• **文書の抜粋**
════════════════════

Tuesday, March 01, 2011

●京都大学の不正入試事件

●3月2日

●不正入試事件

 「京都大などの入試問題が、試験時間中にインターネットの質問サイト、(ヤフー知恵袋)に投稿された」(Yahoo News)という。

 が、こうした不正入試方法は、今に始まったことではないのではないか。
すでに10年ほど前から話題にはなっていた。

 方法はいろいろ考えられる。

 もっとも簡単な方法は、たがいにモールス信号のようなもので、解答を送受信するというもの。
マークシート方式の試験問題なら、この方法が、もっとも簡単でわかりやすい。
順番に、正解の番号のみを、トンツーで送受信すればよい。
私はよく冗談交じりに、こう話したことがある。
「長い髪の毛で、イヤホンを隠せば、簡単にできる」と。
それがさらに高度に進化したのが、今回の方法ということになる。

 で、今回の事件を聞いて、私はこう思った。
「日本も、やっと気づいたか!」と。

隣の韓国では、数年前から、携帯端末や電子機器を使った不正入試事件が続発し、社会問題にもなっている。
日本ではそういうことは起きないと考えるのは、オメデタイというか、バカげている。
どうしてもっと真剣に、対策を練らなかったのか。

不正入試事件を起こした受験生も悪だが、対策を取らなかった大学側も悪。
現在の入試方法は、まるで現金を台座に乗せて、町中を運ぶようなもの。
あまりにも無防備すぎる。

════════════════════

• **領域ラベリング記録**
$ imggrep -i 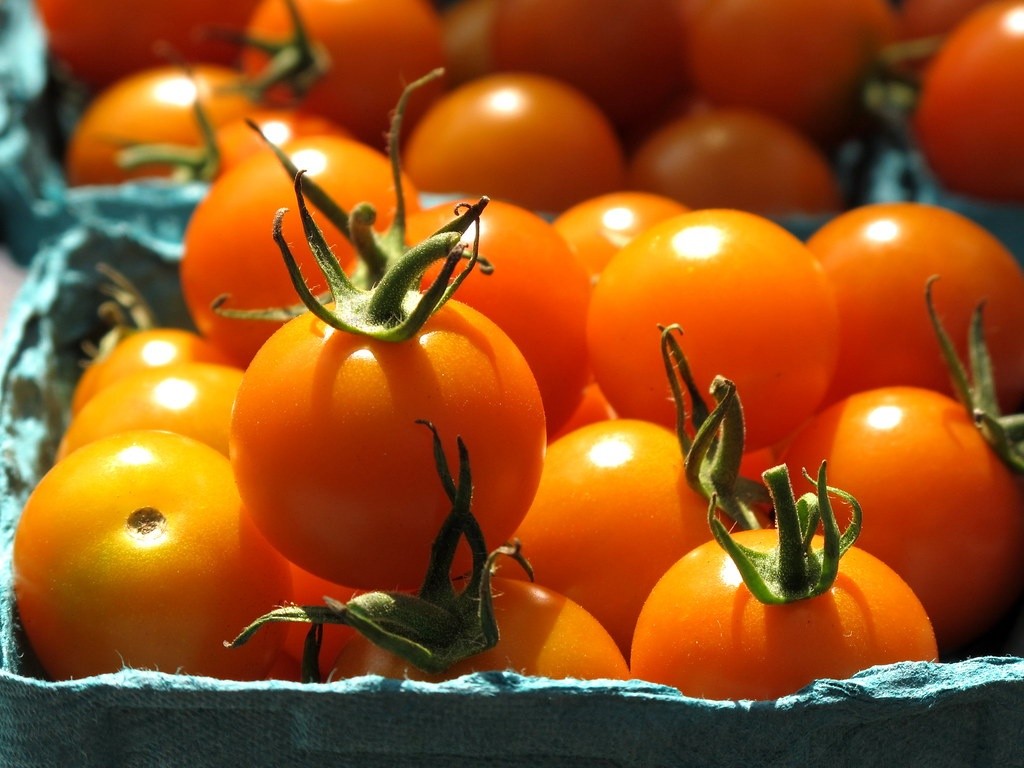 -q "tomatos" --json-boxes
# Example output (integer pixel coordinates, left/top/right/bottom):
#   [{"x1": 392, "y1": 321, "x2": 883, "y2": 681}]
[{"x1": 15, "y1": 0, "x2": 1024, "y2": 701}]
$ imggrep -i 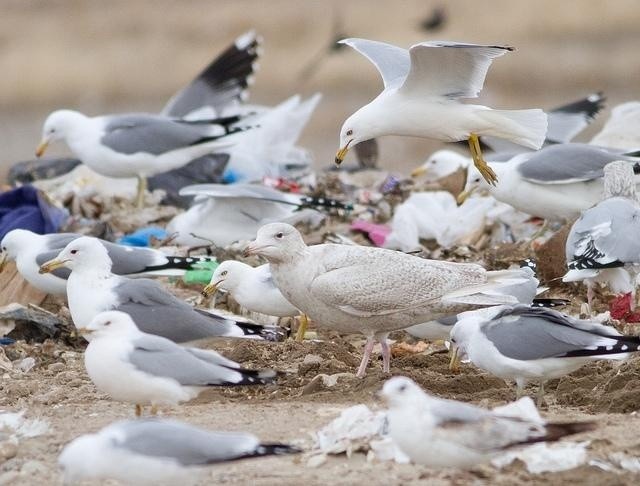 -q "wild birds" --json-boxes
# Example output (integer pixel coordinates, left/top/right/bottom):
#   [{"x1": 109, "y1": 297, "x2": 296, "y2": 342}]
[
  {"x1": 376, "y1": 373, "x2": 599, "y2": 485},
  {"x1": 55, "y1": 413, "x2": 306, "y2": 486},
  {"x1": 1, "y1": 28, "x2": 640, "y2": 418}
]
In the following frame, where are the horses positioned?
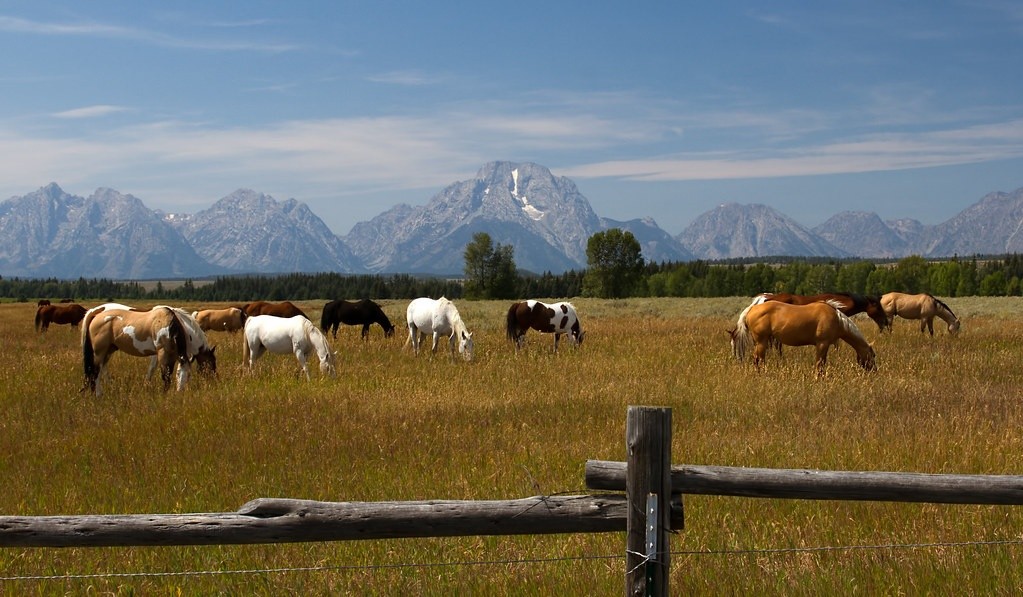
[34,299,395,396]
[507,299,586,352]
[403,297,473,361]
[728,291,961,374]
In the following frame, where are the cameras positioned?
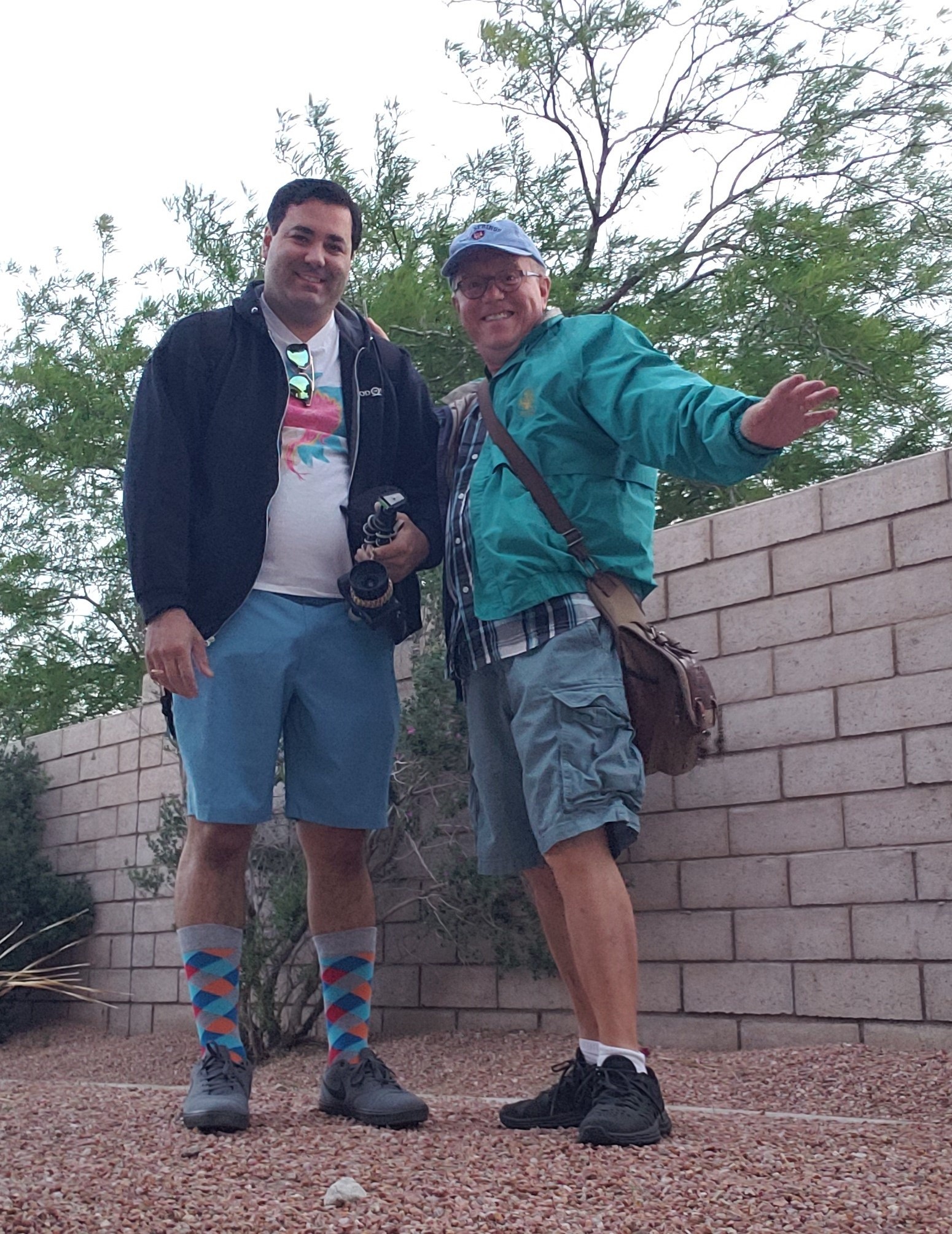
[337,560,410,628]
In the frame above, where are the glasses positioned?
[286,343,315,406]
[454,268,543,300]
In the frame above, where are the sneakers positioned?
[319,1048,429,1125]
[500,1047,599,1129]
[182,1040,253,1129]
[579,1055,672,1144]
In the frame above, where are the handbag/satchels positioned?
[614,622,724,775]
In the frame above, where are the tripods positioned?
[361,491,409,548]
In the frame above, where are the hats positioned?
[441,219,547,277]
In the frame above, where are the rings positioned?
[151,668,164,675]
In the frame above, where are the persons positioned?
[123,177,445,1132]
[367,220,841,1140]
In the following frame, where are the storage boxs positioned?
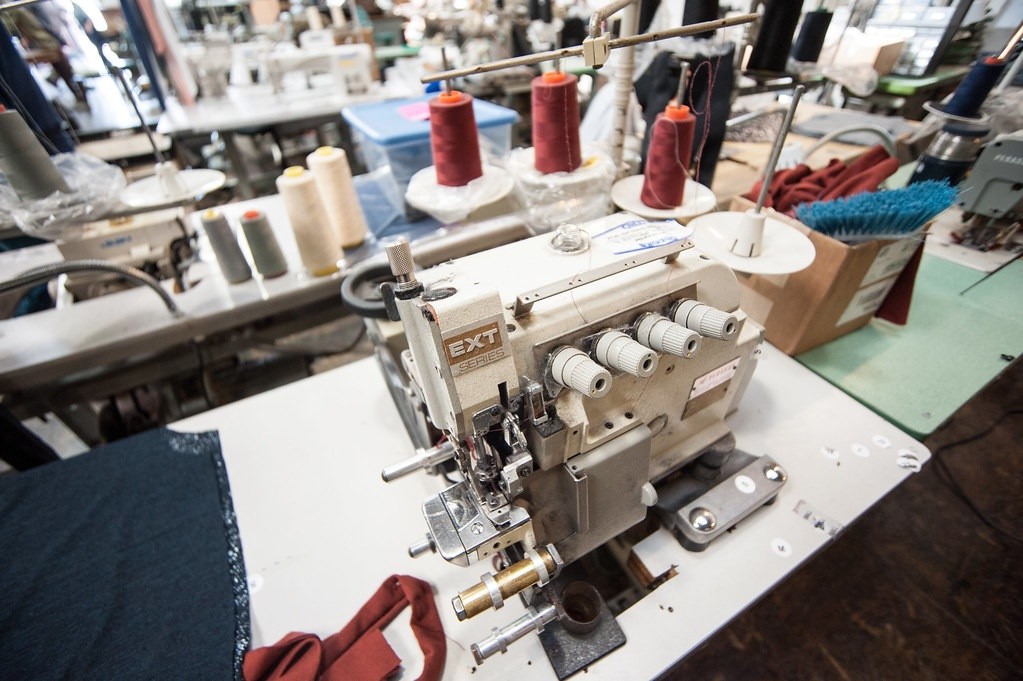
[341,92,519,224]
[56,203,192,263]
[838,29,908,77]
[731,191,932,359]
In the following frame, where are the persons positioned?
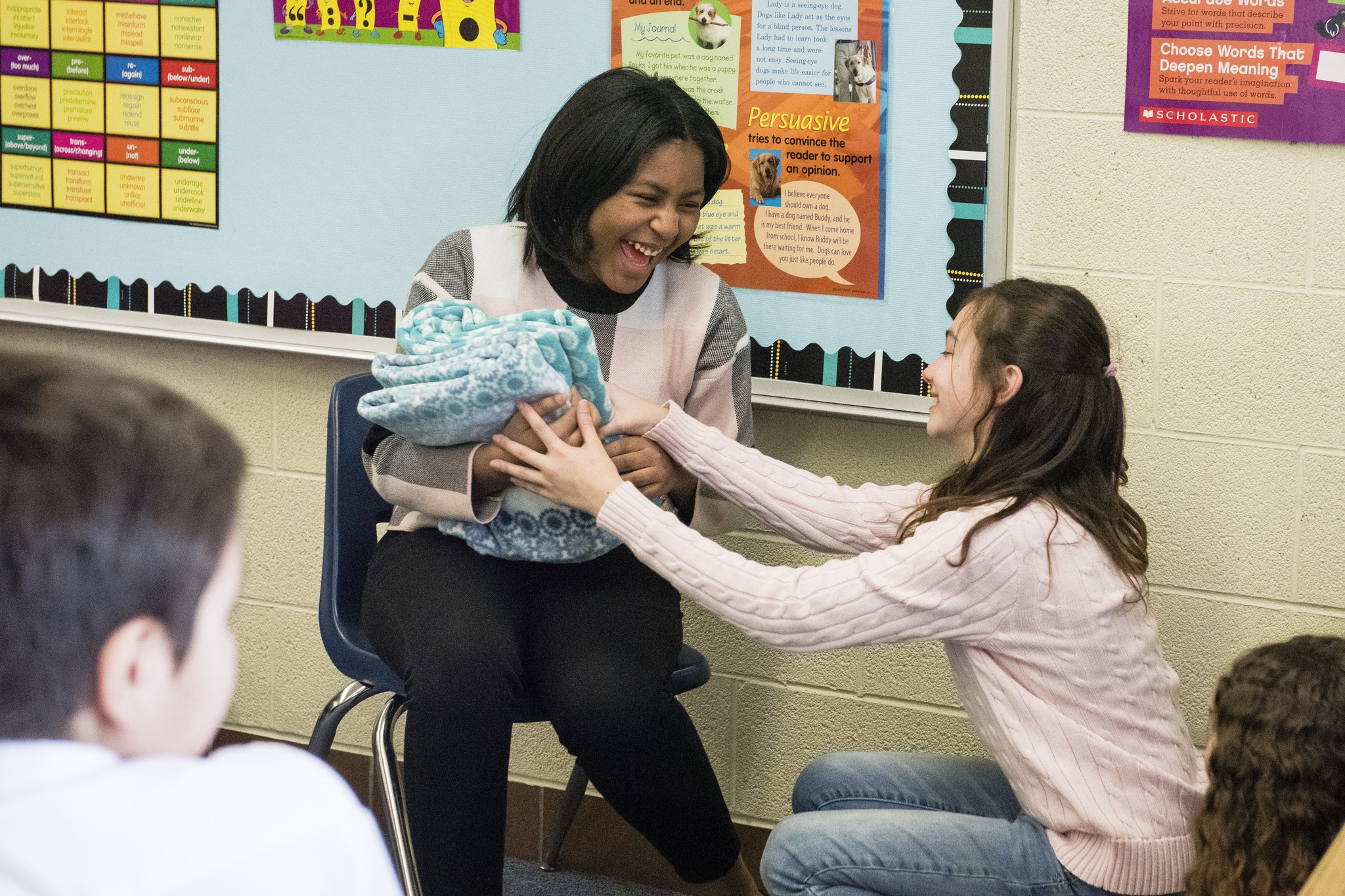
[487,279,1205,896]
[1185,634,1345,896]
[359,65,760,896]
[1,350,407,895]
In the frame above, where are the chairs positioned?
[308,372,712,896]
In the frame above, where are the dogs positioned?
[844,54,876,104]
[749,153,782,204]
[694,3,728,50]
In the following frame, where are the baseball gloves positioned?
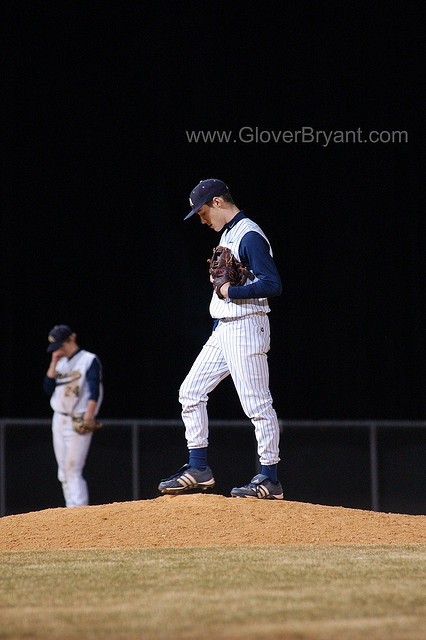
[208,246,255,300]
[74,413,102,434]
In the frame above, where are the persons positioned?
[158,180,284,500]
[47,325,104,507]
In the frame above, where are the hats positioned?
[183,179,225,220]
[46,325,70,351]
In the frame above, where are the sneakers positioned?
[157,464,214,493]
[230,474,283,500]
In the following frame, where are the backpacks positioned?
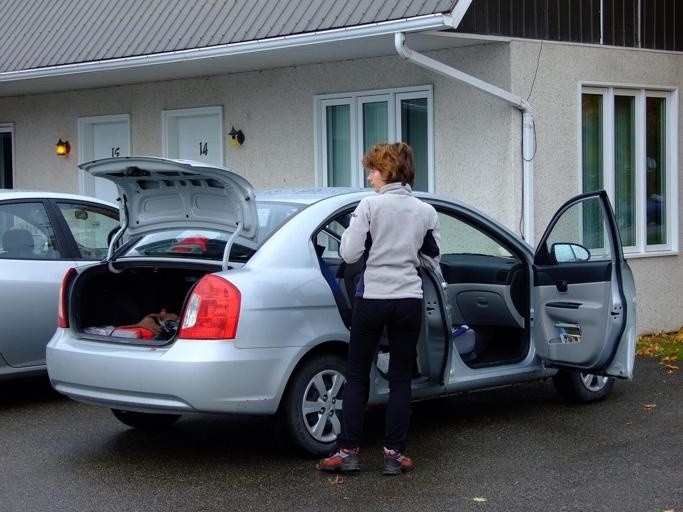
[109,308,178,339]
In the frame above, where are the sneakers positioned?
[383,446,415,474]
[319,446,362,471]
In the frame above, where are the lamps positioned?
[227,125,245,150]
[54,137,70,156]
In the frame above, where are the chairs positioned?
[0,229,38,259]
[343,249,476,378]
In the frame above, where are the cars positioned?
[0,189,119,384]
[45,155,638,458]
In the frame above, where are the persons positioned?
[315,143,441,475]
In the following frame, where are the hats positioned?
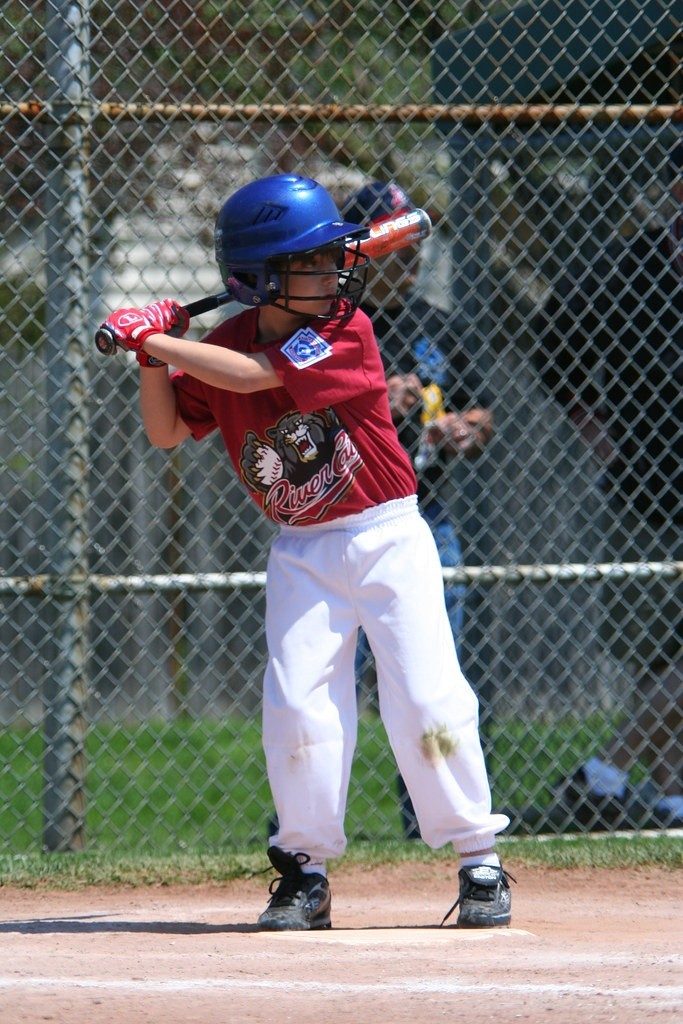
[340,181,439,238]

════════════════════

• **課題**
a: 不正入試に関する文章と照らし合わせ、次の(i)〜(iii)がその内容に合うかどうかを「はい」か「いいえ」で答え、判断の決め手となる文中の語句をそのまま引用しなさい。
(i) 筆者は、この種の不正入試方法が10年ほど前からすでに話題になっていたと述べている。
(ii) 筆者は、韓国ではまだ不正入試事件が起きていないと述べている。
(iii) 筆者は、対策を取らなかった大学側には非がないと考えている。
b: 不正入試に関する文章を、最後の文「あまりにも無防備すぎる。」の後から書き継ぎなさい。

• **課題別の解答**
a:
(i) はい。「すでに10年ほど前から話題にはなっていた。」
(ii) いいえ。「隣の韓国では、数年前から、携帯端末や電子機器を使った不正入試事件が続発し、社会問題にもなっている。」
(iii) いいえ。「対策を取らなかった大学側も悪。」

b:
●入学試験

 「入学試験ほど、いいかげんなものはない」。
私は小・中・高・大学と、この40年間、その入学試験を傍から見つづけてきた。
その結論が、これ。
最悪だったのは、80年代から90年代の中ごろまで。
勉強しかしない、勉強しかできない、どこか頭のおかしな高校生ほど、スイスイと一流大学の一流学部へ入学していった。

 今でも一般論として、よくこんなことが言われる。
「進学校と呼ばれる中学、高校ほど、いじめ問題が深刻」と。
あるいは「進学校と呼ばれる中学、高校ほど、学校の周辺にゴミが散乱している」とも。
不正というなら、これほどの「不正」はない。

 で、それではよくないということで、AO入試というのが始まった。
2000年に入ってからである。
が、そこは「敵も然(サル)もの……」。
即座に進学予備校では、対策講座が始まった。
結果、今では、AO入試すら、骨抜きにされてしまっている。

●「不正」とは何か

 そこで改めて考えてみる。
「不正とは、何か」と。
考えてみれば、この世の中、不正だらけ。
上は政府与党や日本相撲協会に始まり、下は子どもの世界まで。
総合商社にしても、まともな方法で稼ぐ利益よりも、不正な方法で稼ぐ利益のほうが多いと言われている。
つい先月には、こんな事件もあった。

 インドネシアの経済使節団が韓国を訪問した。
その宿泊先のホテルに、韓国政府直属の経済スパイが侵入。
情報を盗み出そうとして、失敗。
「あまりにも稚拙な方法だった」と、韓国紙も認めるほど、お粗末な事件だった。
さらにその上を行くのが、スパイ衛星、などなど。

 もしこの世で、「私は不正なことはしません」などと言おうものなら、その人は生きていかれない。
そのことは、あなた自身を冷静に見つめてみればわかるはず。
卑近な例をあげれば、信号無視、走行中の携帯電話……。
みな、スキさえあれば、不正なことを、平気でしている。

 私たちは常に、犯罪ではないが、その一歩手前のギリギリのところで生きている。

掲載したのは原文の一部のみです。